TRY IT
In the data below, find the line that contains "2017-07-26T09:07:57, 3-frame burst." and the line that contains "New Zealand, site PS1_CAM6202, 2022-03-15". Copy both, plus every line between them, exactly.

========

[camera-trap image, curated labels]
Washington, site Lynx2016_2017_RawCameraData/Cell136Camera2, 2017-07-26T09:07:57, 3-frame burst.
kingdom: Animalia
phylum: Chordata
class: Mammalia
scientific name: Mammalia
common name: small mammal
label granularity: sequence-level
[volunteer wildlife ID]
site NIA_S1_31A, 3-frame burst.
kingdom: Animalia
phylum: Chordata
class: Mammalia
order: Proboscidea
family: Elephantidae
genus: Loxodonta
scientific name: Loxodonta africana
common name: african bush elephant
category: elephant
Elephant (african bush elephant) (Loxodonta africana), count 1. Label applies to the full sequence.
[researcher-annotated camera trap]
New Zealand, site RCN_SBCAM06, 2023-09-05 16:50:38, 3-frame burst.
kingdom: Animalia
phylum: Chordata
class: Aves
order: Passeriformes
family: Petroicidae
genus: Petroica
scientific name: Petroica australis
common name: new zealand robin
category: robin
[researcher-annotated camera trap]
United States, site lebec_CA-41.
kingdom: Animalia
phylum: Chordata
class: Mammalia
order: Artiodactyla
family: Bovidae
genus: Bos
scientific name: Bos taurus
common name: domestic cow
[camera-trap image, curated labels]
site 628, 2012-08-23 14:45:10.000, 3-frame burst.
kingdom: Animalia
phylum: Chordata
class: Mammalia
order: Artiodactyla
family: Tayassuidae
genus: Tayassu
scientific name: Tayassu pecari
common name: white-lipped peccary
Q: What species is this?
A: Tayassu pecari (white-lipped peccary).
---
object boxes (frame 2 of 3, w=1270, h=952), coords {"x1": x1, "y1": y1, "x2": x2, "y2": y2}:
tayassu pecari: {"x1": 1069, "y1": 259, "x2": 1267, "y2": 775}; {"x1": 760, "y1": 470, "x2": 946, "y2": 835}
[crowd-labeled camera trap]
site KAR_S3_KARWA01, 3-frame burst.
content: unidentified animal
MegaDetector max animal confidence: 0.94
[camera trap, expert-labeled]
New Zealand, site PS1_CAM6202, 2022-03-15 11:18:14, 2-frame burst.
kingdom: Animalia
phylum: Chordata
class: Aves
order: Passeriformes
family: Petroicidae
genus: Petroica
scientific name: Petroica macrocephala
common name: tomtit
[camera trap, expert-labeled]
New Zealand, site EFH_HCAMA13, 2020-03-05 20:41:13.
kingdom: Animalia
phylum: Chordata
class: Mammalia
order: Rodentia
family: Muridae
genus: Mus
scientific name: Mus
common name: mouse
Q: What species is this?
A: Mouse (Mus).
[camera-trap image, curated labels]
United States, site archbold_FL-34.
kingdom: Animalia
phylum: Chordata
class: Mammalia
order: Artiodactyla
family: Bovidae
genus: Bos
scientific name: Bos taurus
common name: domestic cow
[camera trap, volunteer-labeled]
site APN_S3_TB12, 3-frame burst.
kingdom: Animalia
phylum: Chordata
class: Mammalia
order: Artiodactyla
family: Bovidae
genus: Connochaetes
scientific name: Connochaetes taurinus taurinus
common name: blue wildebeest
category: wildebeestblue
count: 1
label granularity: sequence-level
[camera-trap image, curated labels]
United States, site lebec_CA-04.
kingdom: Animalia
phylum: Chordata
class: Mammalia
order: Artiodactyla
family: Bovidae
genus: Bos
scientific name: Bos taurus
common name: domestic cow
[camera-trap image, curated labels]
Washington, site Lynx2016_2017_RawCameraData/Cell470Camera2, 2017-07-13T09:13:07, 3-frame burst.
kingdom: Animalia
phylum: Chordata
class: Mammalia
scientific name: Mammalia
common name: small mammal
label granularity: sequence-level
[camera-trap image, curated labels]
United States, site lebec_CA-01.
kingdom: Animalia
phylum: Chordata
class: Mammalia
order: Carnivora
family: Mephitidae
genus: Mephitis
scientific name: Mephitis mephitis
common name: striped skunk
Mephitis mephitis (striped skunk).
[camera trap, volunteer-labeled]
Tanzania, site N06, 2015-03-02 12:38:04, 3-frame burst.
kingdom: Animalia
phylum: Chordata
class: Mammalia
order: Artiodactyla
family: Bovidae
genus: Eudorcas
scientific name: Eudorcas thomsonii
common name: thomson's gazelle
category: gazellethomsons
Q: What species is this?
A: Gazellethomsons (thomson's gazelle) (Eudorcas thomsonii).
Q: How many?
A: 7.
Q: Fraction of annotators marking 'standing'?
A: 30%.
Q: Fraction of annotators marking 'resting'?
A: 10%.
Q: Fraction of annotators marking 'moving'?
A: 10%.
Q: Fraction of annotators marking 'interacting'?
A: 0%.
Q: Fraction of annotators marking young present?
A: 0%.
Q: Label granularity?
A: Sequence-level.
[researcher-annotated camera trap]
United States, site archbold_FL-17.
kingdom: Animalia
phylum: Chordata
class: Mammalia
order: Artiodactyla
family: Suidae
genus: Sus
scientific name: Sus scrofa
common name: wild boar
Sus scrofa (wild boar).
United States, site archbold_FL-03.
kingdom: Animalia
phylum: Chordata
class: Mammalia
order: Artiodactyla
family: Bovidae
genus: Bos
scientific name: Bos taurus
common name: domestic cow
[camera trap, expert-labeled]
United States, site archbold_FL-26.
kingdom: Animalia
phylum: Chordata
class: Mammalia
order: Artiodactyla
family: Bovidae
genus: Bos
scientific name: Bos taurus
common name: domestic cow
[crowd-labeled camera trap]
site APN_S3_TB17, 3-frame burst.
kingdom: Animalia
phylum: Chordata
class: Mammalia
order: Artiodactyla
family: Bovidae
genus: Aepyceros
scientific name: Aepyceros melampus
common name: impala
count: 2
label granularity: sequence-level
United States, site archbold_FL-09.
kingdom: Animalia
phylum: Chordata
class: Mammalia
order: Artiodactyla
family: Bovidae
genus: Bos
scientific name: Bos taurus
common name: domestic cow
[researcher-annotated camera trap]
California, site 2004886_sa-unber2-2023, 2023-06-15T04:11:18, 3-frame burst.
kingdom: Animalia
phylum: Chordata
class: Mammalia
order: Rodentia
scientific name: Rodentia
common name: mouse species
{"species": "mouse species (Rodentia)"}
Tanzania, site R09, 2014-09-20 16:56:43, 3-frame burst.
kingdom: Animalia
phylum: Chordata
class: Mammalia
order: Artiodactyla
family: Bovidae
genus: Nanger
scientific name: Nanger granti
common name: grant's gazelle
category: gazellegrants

========

PROBLEM SOLUTION
Washington, site Lynx2016_2017_RawCameraData/Cell136Camera2, 2017-07-26T09:07:57, 3-frame burst.
kingdom: Animalia
phylum: Chordata
class: Mammalia
scientific name: Mammalia
common name: small mammal
label granularity: sequence-level
[volunteer wildlife ID]
site NIA_S1_31A, 3-frame burst.
kingdom: Animalia
phylum: Chordata
class: Mammalia
order: Proboscidea
family: Elephantidae
genus: Loxodonta
scientific name: Loxodonta africana
common name: african bush elephant
category: elephant
Elephant (african bush elephant) (Loxodonta africana), count 1. Label applies to the full sequence.
[researcher-annotated camera trap]
New Zealand, site RCN_SBCAM06, 2023-09-05 16:50:38, 3-frame burst.
kingdom: Animalia
phylum: Chordata
class: Aves
order: Passeriformes
family: Petroicidae
genus: Petroica
scientific name: Petroica australis
common name: new zealand robin
category: robin
[researcher-annotated camera trap]
United States, site lebec_CA-41.
kingdom: Animalia
phylum: Chordata
class: Mammalia
order: Artiodactyla
family: Bovidae
genus: Bos
scientific name: Bos taurus
common name: domestic cow
[camera-trap image, curated labels]
site 628, 2012-08-23 14:45:10.000, 3-frame burst.
kingdom: Animalia
phylum: Chordata
class: Mammalia
order: Artiodactyla
family: Tayassuidae
genus: Tayassu
scientific name: Tayassu pecari
common name: white-lipped peccary
Q: What species is this?
A: Tayassu pecari (white-lipped peccary).
---
object boxes (frame 2 of 3, w=1270, h=952), coords {"x1": x1, "y1": y1, "x2": x2, "y2": y2}:
tayassu pecari: {"x1": 1069, "y1": 259, "x2": 1267, "y2": 775}; {"x1": 760, "y1": 470, "x2": 946, "y2": 835}
[crowd-labeled camera trap]
site KAR_S3_KARWA01, 3-frame burst.
content: unidentified animal
MegaDetector max animal confidence: 0.94
[camera trap, expert-labeled]
New Zealand, site PS1_CAM6202, 2022-03-15 11:18:14, 2-frame burst.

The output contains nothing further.